• **Supplied data**
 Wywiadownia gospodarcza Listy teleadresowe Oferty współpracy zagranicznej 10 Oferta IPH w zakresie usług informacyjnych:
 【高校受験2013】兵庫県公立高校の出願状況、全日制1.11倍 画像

--

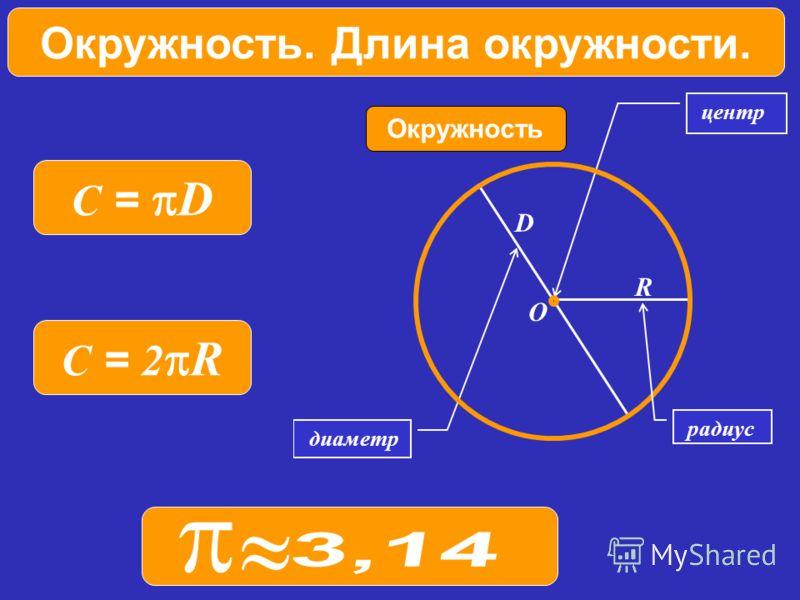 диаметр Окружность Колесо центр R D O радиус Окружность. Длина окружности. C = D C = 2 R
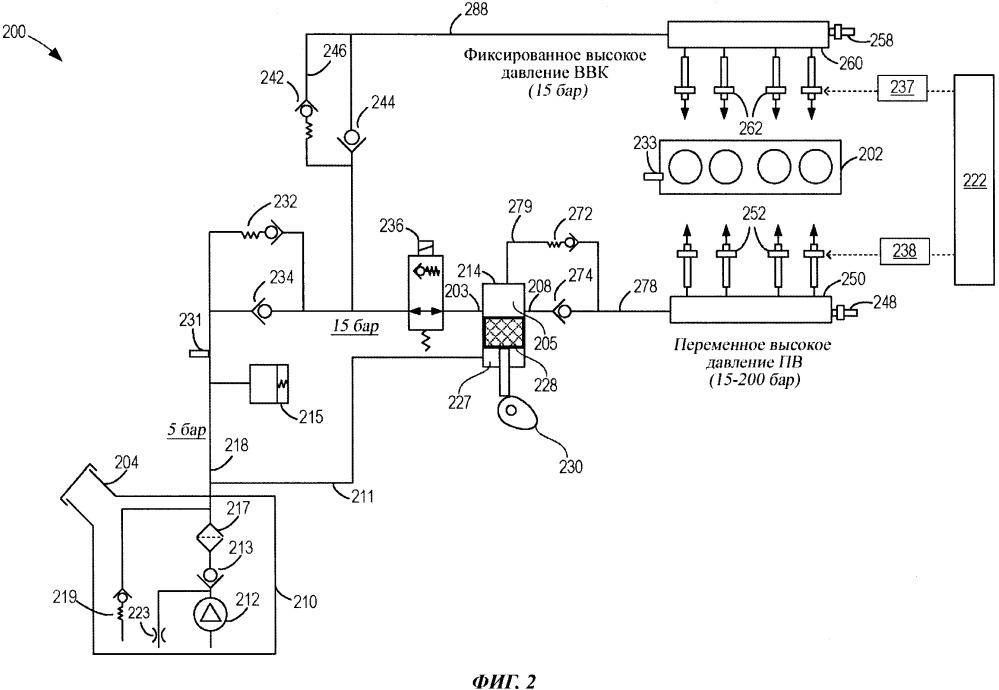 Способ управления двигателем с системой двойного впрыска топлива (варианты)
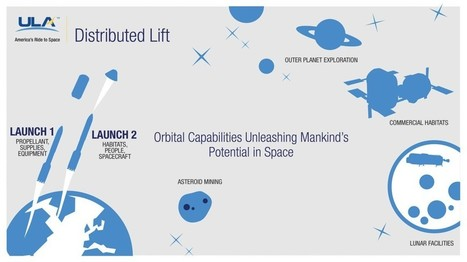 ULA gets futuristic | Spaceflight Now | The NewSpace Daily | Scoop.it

• **Exercise details**
The line holding "Способ управления двигателем" starts the copy and the line holding "ULA gets futuristic" ends it. Repeat those two lines above and all between them exactly, leaving out pictures.

• **Reply to the task**
 Способ управления двигателем с системой двойного впрыска топлива (варианты)
 ULA gets futuristic | Spaceflight Now | The NewSpace Daily | Scoop.it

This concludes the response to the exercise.